__Excerpt to read__
^^^^

VLAN is any broadcast domain that is partitioned and isolated in a computer network at the OSI data link layer. It is a logical overlay network that groups together a subset of devices that share a physical LAN, isolating the traffic for each group.
In this article, we'll discuss the followings.
* Why need VLAN?
* VLAN vs. Subnet
* VLAN Tagging & VLAN ID
* Processing mechanisms on interface type and tag of VLAN
* Application of VLAN
* Protocols related to VLAN
* Problems with VLAN in cloud-based scenarios
Why need VLAN?
Traditional Ethernet is a data network communication technology based on CSMA/CD (Carrier Sense Multiple Access/Collision Detection) shared communication medium. When the number of hosts is large, it leads to conflicts, broadcast flooding, significant performance degradation, and even network unavailability. Although LAN interconnection through Layer 2 devices can solve the problem of the conflicts, it still cannot isolate broadcast messages and improve network quality.
In this case, VLAN technology emerged. This technology can divide a LAN into multiple logical VLANs, and each VLAN is a broadcast domain. Hosts within a VLAN intercommunicate while cannot communicate with the hosts directly in different VLANs. Thus, broadcast messages are restricted to a VLAN.
VLAN has the following advantages
Restrict broadcast domains
Broadcast domains are restricted to a single VLAN, saving bandwidth and increasing network processing capability.
Enhance networking security
Messages in different VLANs are isolated during transmission, i.e., users in one VLAN cannot communicate directly with users in other VLANs.
Ensure networking reliability
Failures are restricted to one VLAN, which can not affect the operation of other VLANs.
High flexibility
VLAN divides different users into workgroups, and users in the same workgroup do not have to be limited to a fixed physical range, making network construction and maintenance more convenient and flexible.
VLAN vs. Subnet
Subnet and VLAN are two important concepts to understand when it comes to networking.
The subnet is a way of breaking up a larger-scale network into smaller, more scalable, and secure networks.
VLAN provides an additional layer of security by creating virtual networks within the same physical infrastructure.
Both two technologies can be used to segment traffic, enhance performance, and increase the overall security of your network. While subnet also helps to reduce the number of IP addresses needed for a particular network.

^^^^

__Data block__
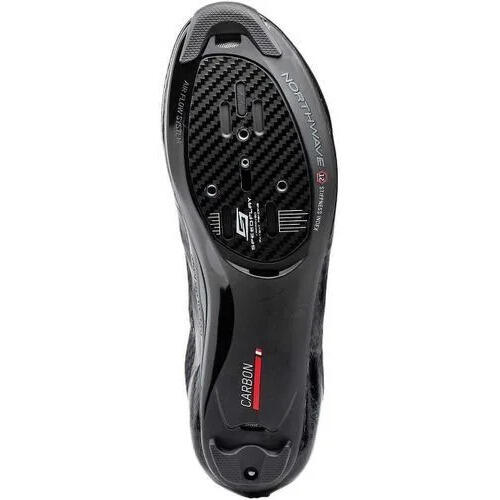 Zapatillas Northwave Mistral 3/3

^^^^

__Task set__
1 - In the VLAN article, what does the abbreviation CSMA/CD stand for?
2 - Return, word for word, everything in the VLAN article from "Ensure networking reliability" down to "same physical infrastructure.".

__Answer list__
1 - Carrier Sense Multiple Access/Collision Detection

2 -
Ensure networking reliability
Failures are restricted to one VLAN, which can not affect the operation of other VLANs.
High flexibility
VLAN divides different users into workgroups, and users in the same workgroup do not have to be limited to a fixed physical range, making network construction and maintenance more convenient and flexible.
VLAN vs. Subnet
Subnet and VLAN are two important concepts to understand when it comes to networking.
The subnet is a way of breaking up a larger-scale network into smaller, more scalable, and secure networks.
VLAN provides an additional layer of security by creating virtual networks within the same physical infrastructure.